• _Work request_:
Could you restate word for word only the lines below from the one holding "Original Performance Suit™️" to the one holding "Versace Jeans Couture", inclusive, and leave out the pictures?

• _Extracted records_:
+ + +

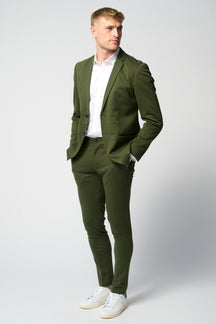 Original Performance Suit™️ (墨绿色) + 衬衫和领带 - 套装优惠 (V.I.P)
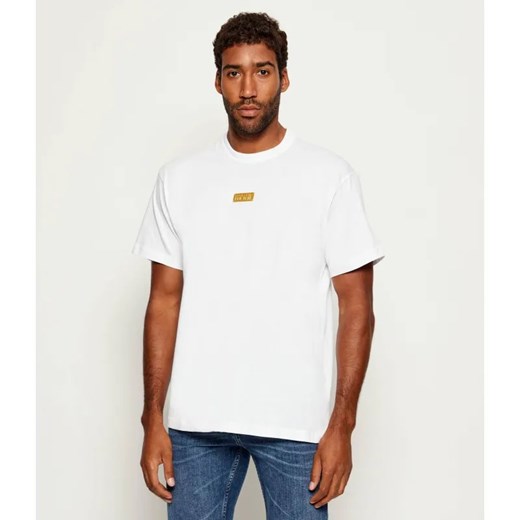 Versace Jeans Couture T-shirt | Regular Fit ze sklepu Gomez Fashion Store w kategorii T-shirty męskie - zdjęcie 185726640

+ + +

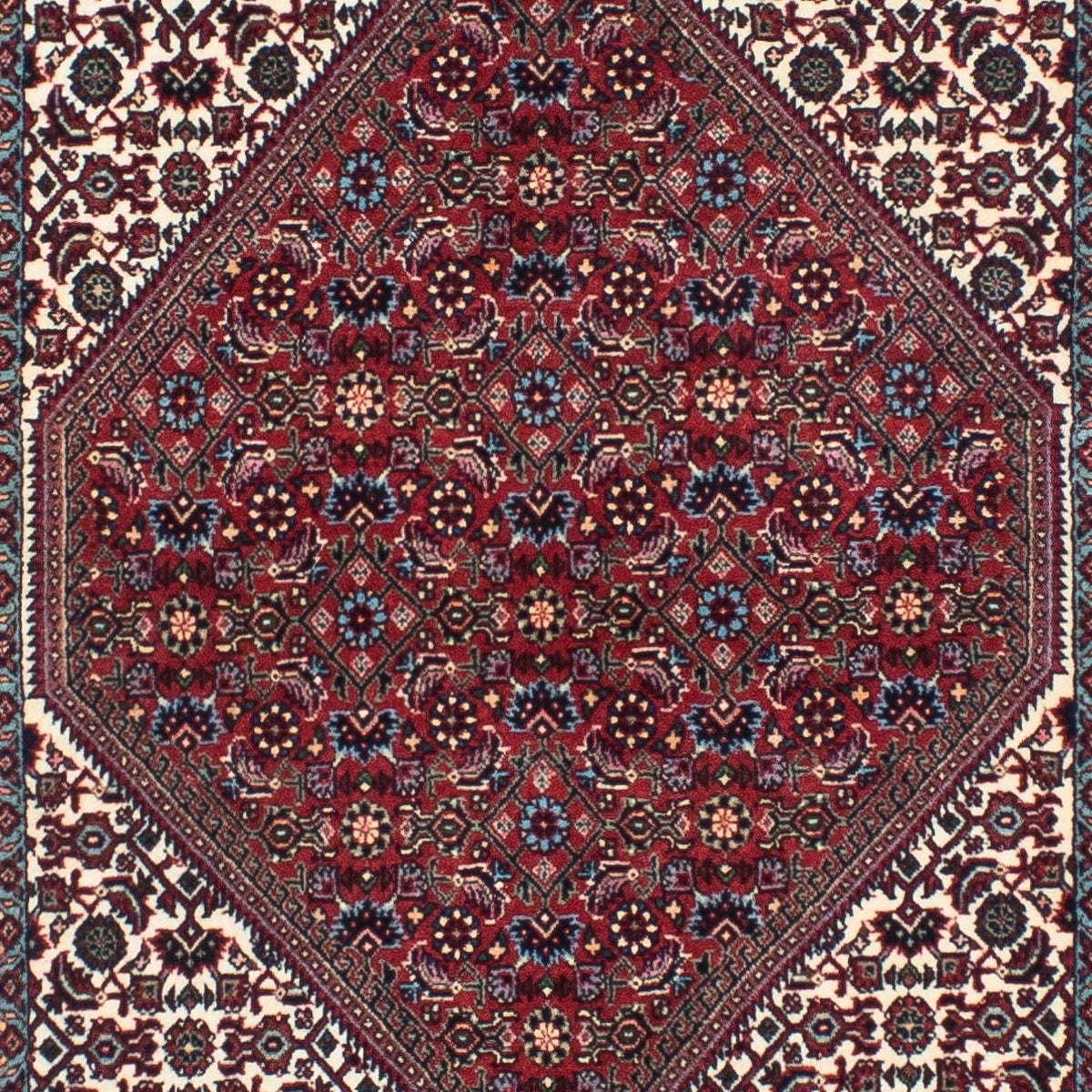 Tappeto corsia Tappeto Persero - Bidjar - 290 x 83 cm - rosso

+ + +

• _Result for this exercise_:
 Original Performance Suit™️ (墨绿色) + 衬衫和领带 - 套装优惠 (V.I.P)
 Versace Jeans Couture T-shirt | Regular Fit ze sklepu Gomez Fashion Store w kategorii T-shirty męskie - zdjęcie 185726640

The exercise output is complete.